Exercise prompt:
Can you transcribe the Z-Wave security passage below word for word, starting at "This implementation of" and ending at "based on Z-Wave."?

Page extract:
╭──

This implementation of best-in-class security technologies for each network type ensures optimal security-performance balance in solutions based on Z-Wave.

4. New security frameworks are stronger than ever, as they were developed hand-in-hand with security experts and hacker community.

Who knows better how to prevent crimes than those learned how to circumvent the rules? Hackers spend their lives figuring out how to bypass security, many for positive aims such as helping companies improve their own.

When developing the S2 framework, Sigma Designs partnered with the hacker community to ensure that no hacker, whether black or white hat, could circumvent the system.

Sigma opened up the code of S2 in its entirely to this community and that cooperation led to an unparalleled level of security.

In addition to the hacker community, Sigma worked closely with security architecture experts so that S2 includes secure communication for both individual devices and cloud communications.

>See also: How up-to-date is your software security training programme?

There’s a QR or PIN code requirement on each device when new local devices are added into the network, so there’s no window of unencrypted activity for hackers to exploit; and for cloud-accessible systems, S2 routes all communications through a secure transport layer security (TLS) tunnel.

5. Updating security doesn’t mean trading off battery life.

Sometimes, increased security means a trade-off on battery life, with large overheads for encryption and multiple transmissions for secure handshakes.

╰──

Collected data:
╭──

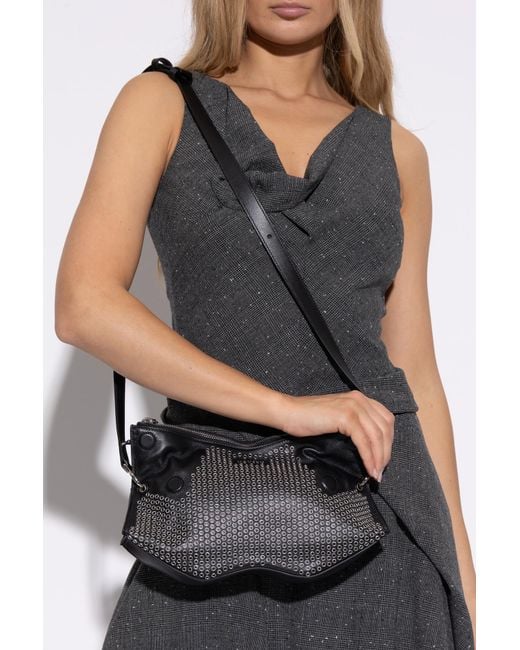 McQueen Metallic Shoulder Bag "Manta"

╰──

Exercise output:
This implementation of best-in-class security technologies for each network type ensures optimal security-performance balance in solutions based on Z-Wave.